The Beniteau residents, whose backyards border the $1.6 billion expanded Detroit assembly plant's site, allege EGLE violated Title VI that requires "no person in the United States shall, on the ground of race, color, or national origin, be excluded from participation in, be denied the benefits of, or be subjected to discrimination under any program or activity receiving Federal financial assistance.”
At the crux of their argument is that the Mack Assembly Plant, which began delivering vehicles to dealerships in June, has a disproportionate impact on a majority-Black community that already faces increased risks for health conditions such as asthma.

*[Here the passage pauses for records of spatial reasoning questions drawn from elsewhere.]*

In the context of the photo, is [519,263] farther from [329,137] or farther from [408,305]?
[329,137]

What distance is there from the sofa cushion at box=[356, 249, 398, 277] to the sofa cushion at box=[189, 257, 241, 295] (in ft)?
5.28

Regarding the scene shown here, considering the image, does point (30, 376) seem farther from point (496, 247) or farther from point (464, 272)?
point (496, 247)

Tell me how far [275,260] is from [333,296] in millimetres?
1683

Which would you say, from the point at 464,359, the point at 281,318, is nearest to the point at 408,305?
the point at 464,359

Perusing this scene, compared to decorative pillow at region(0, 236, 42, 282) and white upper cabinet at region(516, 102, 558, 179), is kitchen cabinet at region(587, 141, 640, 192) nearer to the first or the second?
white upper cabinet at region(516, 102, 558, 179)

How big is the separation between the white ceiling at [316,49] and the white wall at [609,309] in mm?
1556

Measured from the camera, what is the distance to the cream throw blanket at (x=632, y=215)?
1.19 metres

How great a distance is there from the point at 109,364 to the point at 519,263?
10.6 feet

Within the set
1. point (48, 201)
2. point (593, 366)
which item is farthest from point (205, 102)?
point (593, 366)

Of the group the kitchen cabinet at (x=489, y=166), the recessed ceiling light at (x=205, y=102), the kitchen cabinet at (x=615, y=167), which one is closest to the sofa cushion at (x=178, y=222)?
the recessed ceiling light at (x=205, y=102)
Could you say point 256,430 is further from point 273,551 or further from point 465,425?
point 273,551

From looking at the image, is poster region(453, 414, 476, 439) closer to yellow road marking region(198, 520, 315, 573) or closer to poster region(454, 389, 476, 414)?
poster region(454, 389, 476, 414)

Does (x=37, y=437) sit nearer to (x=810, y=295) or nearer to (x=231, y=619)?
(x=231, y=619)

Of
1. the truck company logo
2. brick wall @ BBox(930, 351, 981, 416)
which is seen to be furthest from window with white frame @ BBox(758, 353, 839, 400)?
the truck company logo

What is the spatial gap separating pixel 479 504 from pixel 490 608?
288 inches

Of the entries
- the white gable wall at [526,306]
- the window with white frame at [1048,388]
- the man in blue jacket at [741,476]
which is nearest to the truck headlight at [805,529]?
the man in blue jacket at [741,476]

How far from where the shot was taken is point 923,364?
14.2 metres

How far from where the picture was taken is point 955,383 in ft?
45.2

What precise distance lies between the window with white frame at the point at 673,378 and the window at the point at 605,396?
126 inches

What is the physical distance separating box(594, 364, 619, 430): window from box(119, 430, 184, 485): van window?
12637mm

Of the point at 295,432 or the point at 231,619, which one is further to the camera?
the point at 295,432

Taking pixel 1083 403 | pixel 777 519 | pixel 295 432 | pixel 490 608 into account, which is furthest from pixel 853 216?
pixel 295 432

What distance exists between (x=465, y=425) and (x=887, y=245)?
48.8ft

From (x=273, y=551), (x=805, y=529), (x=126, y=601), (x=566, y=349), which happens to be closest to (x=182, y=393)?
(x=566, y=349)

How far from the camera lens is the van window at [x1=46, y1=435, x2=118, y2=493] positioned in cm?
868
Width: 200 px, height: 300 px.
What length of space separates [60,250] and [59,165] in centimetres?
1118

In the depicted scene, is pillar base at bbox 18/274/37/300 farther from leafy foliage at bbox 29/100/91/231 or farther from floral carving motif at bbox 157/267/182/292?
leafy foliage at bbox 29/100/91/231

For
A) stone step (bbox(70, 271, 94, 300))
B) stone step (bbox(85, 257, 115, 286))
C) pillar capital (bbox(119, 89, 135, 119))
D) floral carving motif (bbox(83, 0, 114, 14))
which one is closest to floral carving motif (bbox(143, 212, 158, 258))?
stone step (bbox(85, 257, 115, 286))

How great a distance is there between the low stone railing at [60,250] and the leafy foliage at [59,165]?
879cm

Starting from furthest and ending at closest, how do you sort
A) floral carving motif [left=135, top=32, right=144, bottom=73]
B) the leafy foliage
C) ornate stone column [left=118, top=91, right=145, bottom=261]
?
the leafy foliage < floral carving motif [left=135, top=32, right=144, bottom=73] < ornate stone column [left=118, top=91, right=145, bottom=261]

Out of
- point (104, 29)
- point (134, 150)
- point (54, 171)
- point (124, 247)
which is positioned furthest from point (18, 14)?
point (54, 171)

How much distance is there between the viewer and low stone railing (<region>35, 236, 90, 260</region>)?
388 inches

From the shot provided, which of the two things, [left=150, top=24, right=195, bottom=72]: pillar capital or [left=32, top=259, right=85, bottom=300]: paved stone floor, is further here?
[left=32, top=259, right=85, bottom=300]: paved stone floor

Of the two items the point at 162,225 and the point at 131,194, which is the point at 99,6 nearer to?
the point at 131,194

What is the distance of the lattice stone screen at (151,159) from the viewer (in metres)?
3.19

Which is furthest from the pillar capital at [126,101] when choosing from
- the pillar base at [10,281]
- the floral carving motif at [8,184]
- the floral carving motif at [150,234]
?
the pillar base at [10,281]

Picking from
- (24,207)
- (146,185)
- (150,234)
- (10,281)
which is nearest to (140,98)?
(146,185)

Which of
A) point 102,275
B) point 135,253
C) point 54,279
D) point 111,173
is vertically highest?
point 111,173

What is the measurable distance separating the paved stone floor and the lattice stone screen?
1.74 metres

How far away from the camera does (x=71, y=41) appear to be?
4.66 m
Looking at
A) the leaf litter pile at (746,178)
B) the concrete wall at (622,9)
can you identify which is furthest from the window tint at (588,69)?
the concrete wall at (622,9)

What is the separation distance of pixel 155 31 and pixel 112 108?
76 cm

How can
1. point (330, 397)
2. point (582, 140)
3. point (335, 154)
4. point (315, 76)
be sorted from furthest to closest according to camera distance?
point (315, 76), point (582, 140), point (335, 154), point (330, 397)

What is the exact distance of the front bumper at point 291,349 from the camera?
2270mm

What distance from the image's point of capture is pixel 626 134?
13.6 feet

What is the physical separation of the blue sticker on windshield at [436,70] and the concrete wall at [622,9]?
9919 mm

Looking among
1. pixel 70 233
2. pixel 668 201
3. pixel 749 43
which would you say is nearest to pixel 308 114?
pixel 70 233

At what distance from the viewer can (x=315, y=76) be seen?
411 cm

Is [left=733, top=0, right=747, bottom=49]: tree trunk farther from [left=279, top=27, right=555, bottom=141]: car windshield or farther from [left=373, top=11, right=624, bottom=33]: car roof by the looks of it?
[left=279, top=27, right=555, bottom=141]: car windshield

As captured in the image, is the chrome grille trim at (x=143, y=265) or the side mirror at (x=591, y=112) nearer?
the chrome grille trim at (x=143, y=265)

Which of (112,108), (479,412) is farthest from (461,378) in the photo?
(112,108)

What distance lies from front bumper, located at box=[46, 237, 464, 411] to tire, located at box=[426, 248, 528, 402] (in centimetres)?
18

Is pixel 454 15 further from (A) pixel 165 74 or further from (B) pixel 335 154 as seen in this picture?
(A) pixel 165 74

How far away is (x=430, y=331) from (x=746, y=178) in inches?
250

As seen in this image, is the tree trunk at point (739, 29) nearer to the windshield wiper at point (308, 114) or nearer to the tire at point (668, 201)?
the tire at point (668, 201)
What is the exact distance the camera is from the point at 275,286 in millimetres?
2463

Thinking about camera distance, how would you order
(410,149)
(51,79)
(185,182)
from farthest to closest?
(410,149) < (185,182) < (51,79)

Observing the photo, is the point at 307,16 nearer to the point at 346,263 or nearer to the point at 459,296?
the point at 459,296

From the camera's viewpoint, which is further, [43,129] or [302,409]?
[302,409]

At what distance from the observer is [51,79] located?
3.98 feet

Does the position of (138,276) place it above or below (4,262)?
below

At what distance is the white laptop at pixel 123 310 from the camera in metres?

In order to obtain the permit, Stellantis had to decrease emissions at another site, because it was increasing them at the former Mack Avenue Engine Complex with a new paint shop. The plants emit volatile organic compounds that when combined with the atmosphere create the toxic gas ozone. Southeast Michigan has failed to meet the EPA’s National Ambient Air Quality Standard for ground-level ozone since 2018. EGLE can require the offsets be made in the seven-county region, but doesn't have the power to specify where.
Stellantis decreased emissions in Warren, an action that is reducing 30% of VOC emissions in southeast Michigan, according to the company. The Mack plant in Detroit has the lowest volatile organic compound emissions rate of any U.S. assembly plant in the country, the automaker also has said.
Within a one-mile radius of the Warren plant, however, 52% of residents are people of color compared with 98% around the Detroit plant, according to the EPA's environmental justice screening and mapping tool.
"EGLE’s decision," Leonard wrote, "to issue numerous permits requested for the Stellantis Complex in a short period, which allowed for a significant enlargement of air emissions in a low-income community where nearly all residents within 1 mile are people of color already inundated by other industrial sources, amounts to discrimination of the basis of race, color, and national origin."
The complaint said census tracts surrounding these Stellantis facilities exhibit levels of asthma prevalence among adults 130% to 176% above rates of the state as a whole, according to data from the Centers for Disease Control. The Mack plant's zip code is one of several in the city to have the highest asthma hospitalization rates for both adults and children, according to the Michigan Department of Health and Human Services.
"The disparate health impacts that would occur by increasing emissions among a Black community with uniquely high levels of respiratory disease while decreasing emissions in a community with less people of color," Leonard wrote, "was not taken into account when granting the permits."
By not including an impact analysis during the permit processing, EGLE, then, cannot know if it is in compliance with Title VI, Leonard concluded.
"The intent behind EGLE’s decisions permitting Stellantis to further inundate a community so vulnerable to the effects of increased levels of pollution may not have been to discriminate," he wrote. "Sadly, the effects of their decisions have been to cause considerable and discriminatory harm."